Nasrallah also said his party and its allies would not nominate Hariri for the premiership and accused the United States of scuttling an initiative by regional heavyweights Saudi Arabia and Syria to forge a compromise on the standoff over the tribunal.
"The opposition will not name Saad Hariri for premiership," he said while accusing Western states of pulling all stops to ensure the Sunni leader was reappointed.
"As soon as the opposition raised the possibility of naming a candidate other than Hariri, every single Western capital mobilized" to promote the acting premier, Nasrallah said.
Under the proposed Syrian-Saudi pact, he added, the Lebanese government would pull its judges from the court, cut off its share of funding and relinquish its memorandum of understanding with the STL.
That essentially would mean that Lebanese authorities would cease all cooperation with the court.
Nasrallah accused Hariri of backing out of the deal under US pressure.

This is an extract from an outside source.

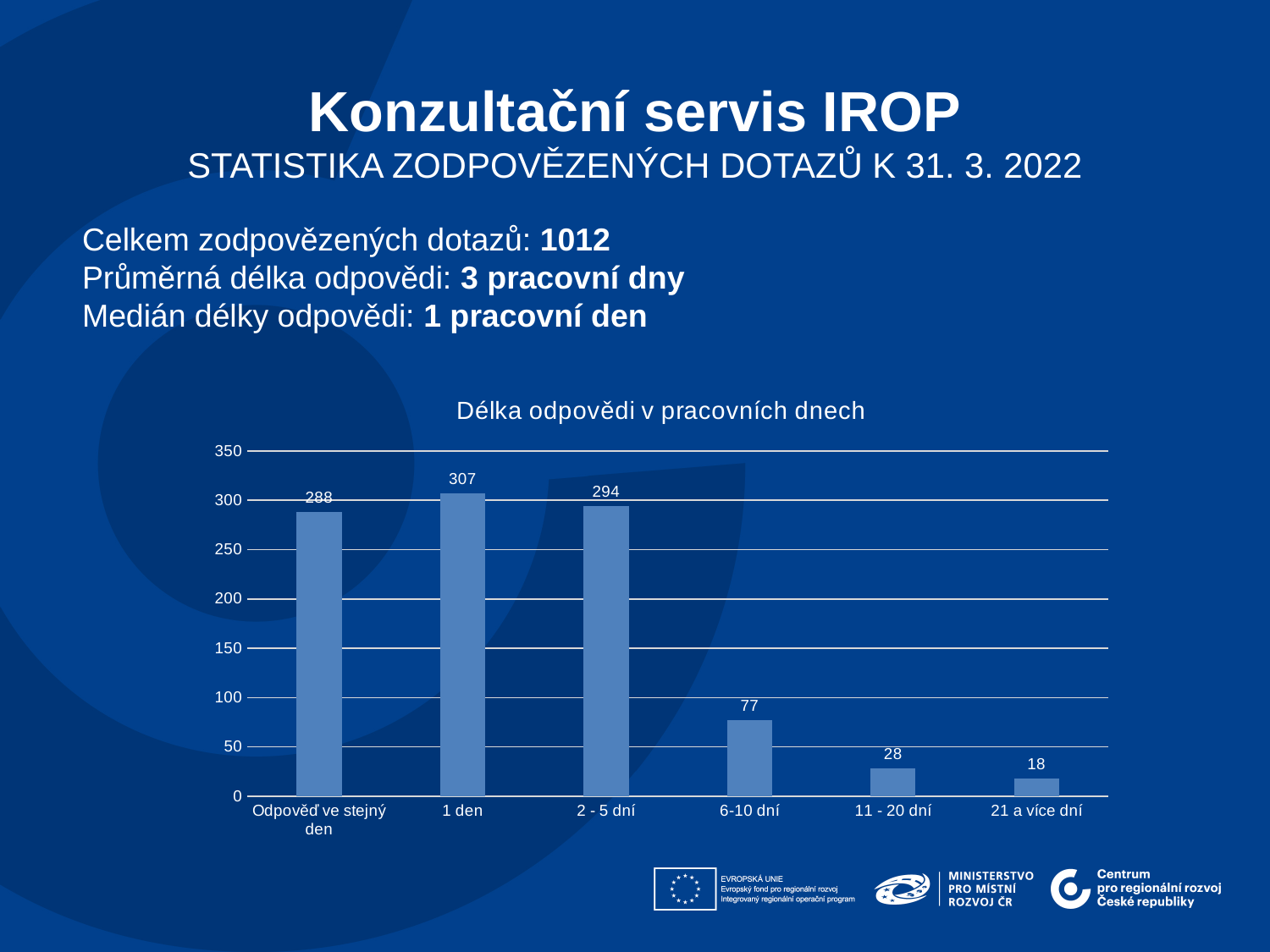
What is the difference between the values for '6-10 dní' and '11 - 20 dní'? 49 Which category has the lowest value? 21 a více dní Which is larger, the value for 'Odpověď ve stejný den' or the value for '2 - 5 dní'? 2 - 5 dní What is the value for '6-10 dní'? 77 How many categories are shown on the x axis? 6 What kind of chart is shown? bar chart What is the value for '1 den'? 307 What is the title of the chart? Délka odpovědi v pracovních dnech Is the value for '11 - 20 dní' greater or less than 50? less Which category has the highest value? 1 den What is the value for '21 a více dní'? 18 What is the difference between the values for '1 den' and '2 - 5 dní'? 13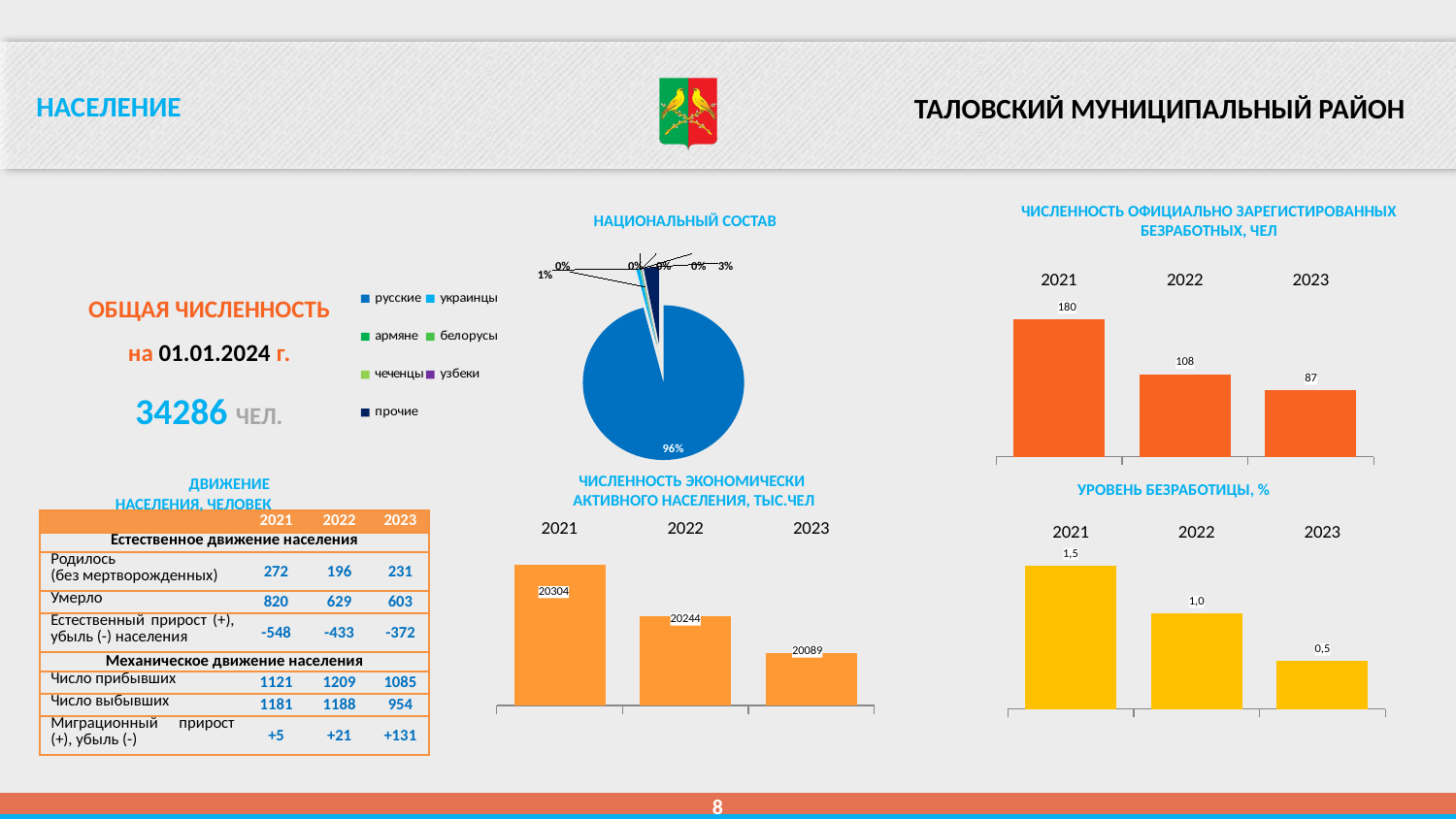
In the chart titled 'УРОВЕНЬ БЕЗРАБОТИЦЫ, %', how many years are shown? 3 In the chart titled 'УРОВЕНЬ БЕЗРАБОТИЦЫ, %', which year has the highest value? 2021 In the pie chart titled 'НАЦИОНАЛЬНЫЙ СОСТАВ', what share does 'русские' have? 96% In the chart titled 'ЧИСЛЕННОСТЬ ЭКОНОМИЧЕСКИ АКТИВНОГО НАСЕЛЕНИЯ, ТЫС.ЧЕЛ', what is the value for 2022? 20244 In the pie chart titled 'НАЦИОНАЛЬНЫЙ СОСТАВ', how many entries does the legend list? 7 In the chart titled 'УРОВЕНЬ БЕЗРАБОТИЦЫ, %', what is the value for 2023? 0,5 In the chart titled 'ЧИСЛЕННОСТЬ ЭКОНОМИЧЕСКИ АКТИВНОГО НАСЕЛЕНИЯ, ТЫС.ЧЕЛ', what kind of chart is it? bar chart In the chart titled 'ЧИСЛЕННОСТЬ ОФИЦИАЛЬНО ЗАРЕГИСТРИРОВАННЫХ БЕЗРАБОТНЫХ, ЧЕЛ', what is the value for 2021? 180 In the chart titled 'ЧИСЛЕННОСТЬ ОФИЦИАЛЬНО ЗАРЕГИСТРИРОВАННЫХ БЕЗРАБОТНЫХ, ЧЕЛ', do the values rise or fall from 2021 to 2023? fall In the chart titled 'ЧИСЛЕННОСТЬ ЭКОНОМИЧЕСКИ АКТИВНОГО НАСЕЛЕНИЯ, ТЫС.ЧЕЛ', which is larger, the value for 2021 or the value for 2023? 2021 In the chart titled 'ЧИСЛЕННОСТЬ ОФИЦИАЛЬНО ЗАРЕГИСТРИРОВАННЫХ БЕЗРАБОТНЫХ, ЧЕЛ', what is the difference between the 2021 and 2022 values? 72 In the chart titled 'ЧИСЛЕННОСТЬ ОФИЦИАЛЬНО ЗАРЕГИСТРИРОВАННЫХ БЕЗРАБОТНЫХ, ЧЕЛ', which year has the lowest value? 2023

The Lebanon’s government collapse has sparked a flurry of international diplomatic efforts to contain the political storm that much fear could degenerate into sectarian violence.
France has proposed an international "contact group", similar to that of Bosnia in the 1990s, that would include Saudi Arabia, Syria, Turkey, Qatar and the United States in an effort to defuse tensions.
Turkish Prime Minister Recep Tayyip Erdogan has confirmed he would participate in the contact group. He also travels Monday to Damascus to meet with Syrian and Qatari leaders on the Lebanon crisis.
US ambassador to Lebanon Maura Connelly, who met with Hariri on Sunday, reiterated her country’s unwavering support for the STL while urging all Lebanese factions "maintain calm and exercise restraint at this critical time."